А Валентина ходила задумчивая, озабоченная.
Миньона стояла на её столике возле кровати, вся в цветах, и улыбалась ей своим прелестным лицом.
Наконец родители Валентины приехали, как всегда, в город, стали брать дочь к себе и в оперу, и Валентина повеселела.
Однажды — дело было уже позднею осенью — Валентина вернулась в общежитие в девятом часу вечера, возбужденная, но молчаливая. Она бродила одна в пустой спальне, пока другие сидели еще за чаем в столовой, и напевала про себя какую-то песенку. Тея позвала ее пить чай, она подошла к двери и кратко сказала:
— Я уже пила.
Но когда все улеглись, когда все успокоилось, — что тогда рассказала Валентина!
Комар, Люся и Мурочка сидели у неё на постели, завернувшись в одеяла, и слушали, и ахали, и завидовали.

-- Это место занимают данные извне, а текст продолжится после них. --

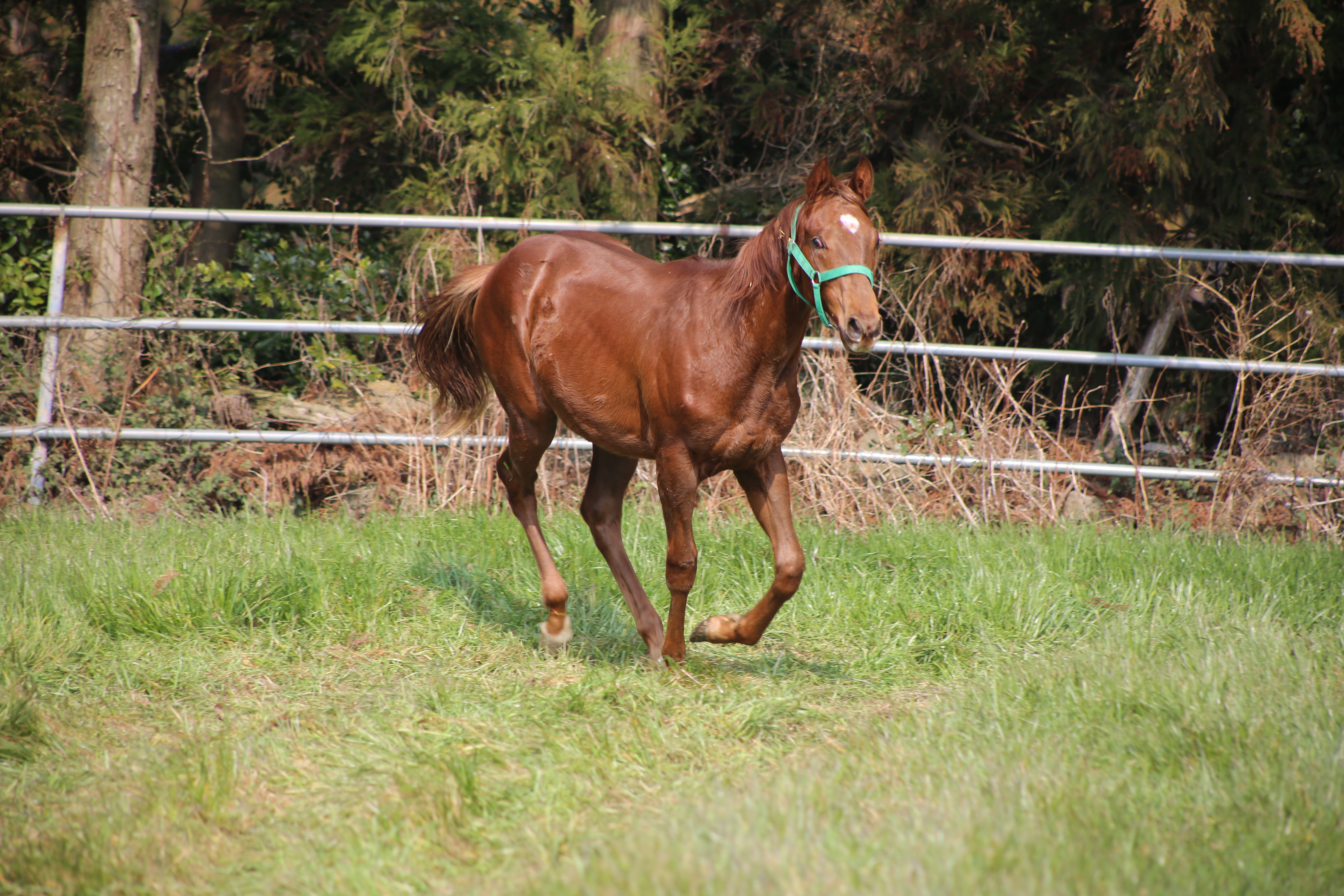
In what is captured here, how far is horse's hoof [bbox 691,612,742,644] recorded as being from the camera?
3.83m

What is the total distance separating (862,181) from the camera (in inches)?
140

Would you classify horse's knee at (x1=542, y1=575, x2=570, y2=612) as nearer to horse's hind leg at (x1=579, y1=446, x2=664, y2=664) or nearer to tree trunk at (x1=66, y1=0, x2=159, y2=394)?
horse's hind leg at (x1=579, y1=446, x2=664, y2=664)

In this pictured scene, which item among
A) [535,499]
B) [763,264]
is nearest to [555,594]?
[535,499]

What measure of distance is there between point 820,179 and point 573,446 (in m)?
3.15

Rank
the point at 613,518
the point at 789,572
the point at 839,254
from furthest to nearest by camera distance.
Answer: the point at 613,518, the point at 789,572, the point at 839,254

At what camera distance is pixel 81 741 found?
11.2 ft

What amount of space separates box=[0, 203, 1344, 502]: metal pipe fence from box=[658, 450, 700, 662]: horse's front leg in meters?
2.24

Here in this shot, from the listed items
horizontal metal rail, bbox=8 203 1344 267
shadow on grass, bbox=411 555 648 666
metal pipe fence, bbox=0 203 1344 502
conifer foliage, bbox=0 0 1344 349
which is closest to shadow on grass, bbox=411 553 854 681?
shadow on grass, bbox=411 555 648 666

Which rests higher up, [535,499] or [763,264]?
[763,264]

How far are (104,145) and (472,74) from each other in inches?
103

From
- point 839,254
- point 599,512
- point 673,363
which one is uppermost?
point 839,254

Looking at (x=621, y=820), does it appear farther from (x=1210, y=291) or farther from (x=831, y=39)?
(x=831, y=39)

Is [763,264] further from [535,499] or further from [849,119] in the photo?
[849,119]

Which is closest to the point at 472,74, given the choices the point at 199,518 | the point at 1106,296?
the point at 199,518
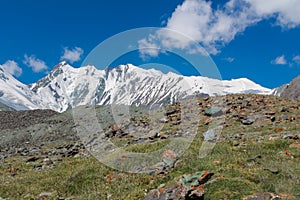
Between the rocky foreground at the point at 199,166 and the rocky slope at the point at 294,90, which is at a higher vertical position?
the rocky slope at the point at 294,90

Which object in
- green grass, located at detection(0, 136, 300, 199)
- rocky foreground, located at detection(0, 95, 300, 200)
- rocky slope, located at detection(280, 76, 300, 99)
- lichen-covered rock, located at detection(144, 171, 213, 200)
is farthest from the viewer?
rocky slope, located at detection(280, 76, 300, 99)

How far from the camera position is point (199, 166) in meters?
17.1

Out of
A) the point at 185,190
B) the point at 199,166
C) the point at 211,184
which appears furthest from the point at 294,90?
the point at 185,190

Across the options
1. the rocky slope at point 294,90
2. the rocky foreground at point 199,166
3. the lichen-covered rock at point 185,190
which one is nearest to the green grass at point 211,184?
the rocky foreground at point 199,166

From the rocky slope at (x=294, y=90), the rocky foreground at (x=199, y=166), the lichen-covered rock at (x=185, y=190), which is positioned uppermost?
the rocky slope at (x=294, y=90)

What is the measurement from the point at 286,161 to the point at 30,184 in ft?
47.3

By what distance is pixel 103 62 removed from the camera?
86.7 ft

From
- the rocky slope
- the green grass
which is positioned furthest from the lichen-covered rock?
the rocky slope

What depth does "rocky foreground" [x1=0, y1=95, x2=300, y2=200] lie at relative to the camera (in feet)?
43.7

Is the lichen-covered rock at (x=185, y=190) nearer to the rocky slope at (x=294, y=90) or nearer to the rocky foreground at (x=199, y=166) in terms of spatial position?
the rocky foreground at (x=199, y=166)

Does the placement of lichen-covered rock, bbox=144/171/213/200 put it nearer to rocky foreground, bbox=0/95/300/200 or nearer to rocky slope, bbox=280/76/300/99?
rocky foreground, bbox=0/95/300/200

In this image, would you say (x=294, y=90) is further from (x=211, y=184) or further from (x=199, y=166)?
(x=211, y=184)

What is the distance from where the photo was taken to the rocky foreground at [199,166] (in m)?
13.3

Но прежде всего Валентина взяла клятву, что они никому никогда не откроют её тайны. И они поклялись.
Онегина сидела в своем голубом атласном кабинете, когда вошла горничная и доложила, что та барышня, которая принесла на днях пакет и убежала, опять пришла и просить позволения войти.
Онегина удивленно приподняла свои красивые брови, закрыла книжку и проговорила:
— Пусть войдет.
Перед нею стояла девочка-подросток в черном платье и черном переднике, в черных чулках и башмаках, в черной шляпе.
— Что вам угодно? — спросила Онегина, движением руки указывая ей низкое голубое кресло.
Валентина смущенно села, и подняла глаза, и увидела свое великолепное полотенце на спинке голубого дивана.
Она застенчиво улыбнулась и сказала:
— Оно вам понравилось?
— Так это ваша работа?
— Моя… то-есть все равно, что моя. Я хотела познакомиться… сказать вам… я всегда, всегда восхищаюсь… и третьего дня я видела вас в опере. Она смотрела на певицу глазами, в которых выражалось безграничное обожание.
— Вы любите пение?
— Ах, как же не любить! А вы… вы…
Онегина улыбнулась и, взяв со стола коробку шоколадных конфет, протянула ее Валентине.
— Возьмите, пожалуйста… не знаю вашего имени.
— Я Валентина Величко. Мой отец помещик украинский… Когда папа и мама приезжают, они всегда берут меня в оперу… Я все слышала, почти все… Мне кажется, нельзя петь лучше, чем вы… когда вы поете, — все, все за бываешь… У меня есть ваша карточка, Миньона. Целый день на вас смотрю.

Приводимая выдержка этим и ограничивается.